「……私、いつになったら全部思い出すんだろう」



不意にため息のように溢れた声は、龍之介くんの耳にも届いていた。



「いつも言ってるだろ?焦るなって。焦ったっていいことねぇよ」


「うん。それはわかってる。頭ではわかってるけど、やっぱりどうしてももやもやして、早く思い出したいって。気持ちばっかり焦っちゃう」



龍之介くんも美優ちゃんも、東海林先生も立花さんも。

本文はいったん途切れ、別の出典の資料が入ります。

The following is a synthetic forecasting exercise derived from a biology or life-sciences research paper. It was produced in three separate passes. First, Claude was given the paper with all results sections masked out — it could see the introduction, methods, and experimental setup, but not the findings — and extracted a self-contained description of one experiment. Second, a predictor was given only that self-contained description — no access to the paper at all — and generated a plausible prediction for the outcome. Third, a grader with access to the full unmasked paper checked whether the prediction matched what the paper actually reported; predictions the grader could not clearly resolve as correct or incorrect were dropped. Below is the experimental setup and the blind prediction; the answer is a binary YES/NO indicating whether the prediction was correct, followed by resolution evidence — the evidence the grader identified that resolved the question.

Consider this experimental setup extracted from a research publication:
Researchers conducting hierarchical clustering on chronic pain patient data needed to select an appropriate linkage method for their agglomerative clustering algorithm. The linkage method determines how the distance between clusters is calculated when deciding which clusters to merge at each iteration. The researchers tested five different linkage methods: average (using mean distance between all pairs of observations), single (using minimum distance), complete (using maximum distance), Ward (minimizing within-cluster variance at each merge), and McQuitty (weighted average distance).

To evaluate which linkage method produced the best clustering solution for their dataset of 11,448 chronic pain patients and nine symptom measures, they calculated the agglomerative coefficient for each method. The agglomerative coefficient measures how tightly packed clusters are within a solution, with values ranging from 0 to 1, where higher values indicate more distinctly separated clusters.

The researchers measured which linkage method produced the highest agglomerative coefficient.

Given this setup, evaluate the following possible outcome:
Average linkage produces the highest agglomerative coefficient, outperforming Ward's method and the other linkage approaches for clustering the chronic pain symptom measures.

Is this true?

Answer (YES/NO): NO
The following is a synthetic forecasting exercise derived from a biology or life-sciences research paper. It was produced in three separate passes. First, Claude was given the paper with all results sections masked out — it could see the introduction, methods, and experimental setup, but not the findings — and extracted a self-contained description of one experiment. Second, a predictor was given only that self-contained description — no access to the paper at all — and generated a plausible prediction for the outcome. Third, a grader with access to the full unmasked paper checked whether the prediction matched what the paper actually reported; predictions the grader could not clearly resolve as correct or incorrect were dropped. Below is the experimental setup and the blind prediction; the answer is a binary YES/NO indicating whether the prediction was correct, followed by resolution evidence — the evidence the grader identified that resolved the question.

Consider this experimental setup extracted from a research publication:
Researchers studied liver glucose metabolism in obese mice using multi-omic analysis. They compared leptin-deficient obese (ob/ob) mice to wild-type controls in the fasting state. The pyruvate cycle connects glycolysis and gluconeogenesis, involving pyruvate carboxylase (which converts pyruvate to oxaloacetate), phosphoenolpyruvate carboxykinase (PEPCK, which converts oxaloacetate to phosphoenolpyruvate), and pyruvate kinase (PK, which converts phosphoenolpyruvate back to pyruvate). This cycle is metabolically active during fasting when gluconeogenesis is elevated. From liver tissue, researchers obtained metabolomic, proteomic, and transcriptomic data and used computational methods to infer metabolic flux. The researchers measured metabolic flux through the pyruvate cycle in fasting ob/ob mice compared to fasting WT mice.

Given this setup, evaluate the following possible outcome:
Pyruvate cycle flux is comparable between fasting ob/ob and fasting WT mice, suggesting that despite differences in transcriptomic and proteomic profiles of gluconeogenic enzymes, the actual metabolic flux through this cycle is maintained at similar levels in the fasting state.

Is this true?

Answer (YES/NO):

もちろんお父さんとお母さんも。

皆、私に焦らないようにと言ってくれる。


でも、本当に思い出せるのだろうか。


もし、このまま何も思い出さなかったら?


過去の自分を思い出せないまま、これからの長い人生を生きていかないといけなくなったら?


……そんなの、苦しすぎる。



「でも、怖がってるうちはきっと思い出したところで、その過去に喰われるぞ」



"過去に喰われる"



その通りだと、大きく頷いた。


結局は、自分が強くなるしかないのだ。


おばさんを怖いと思う感情にも、もちろん理由があるはずで。


心に根付いてしまっているはずの、その理由に。


私は、自分自身の力で、打ち勝たないといけない。


そうしないと、いくら記憶を取り戻しても今度は潰されてしまう。喰われてしまう。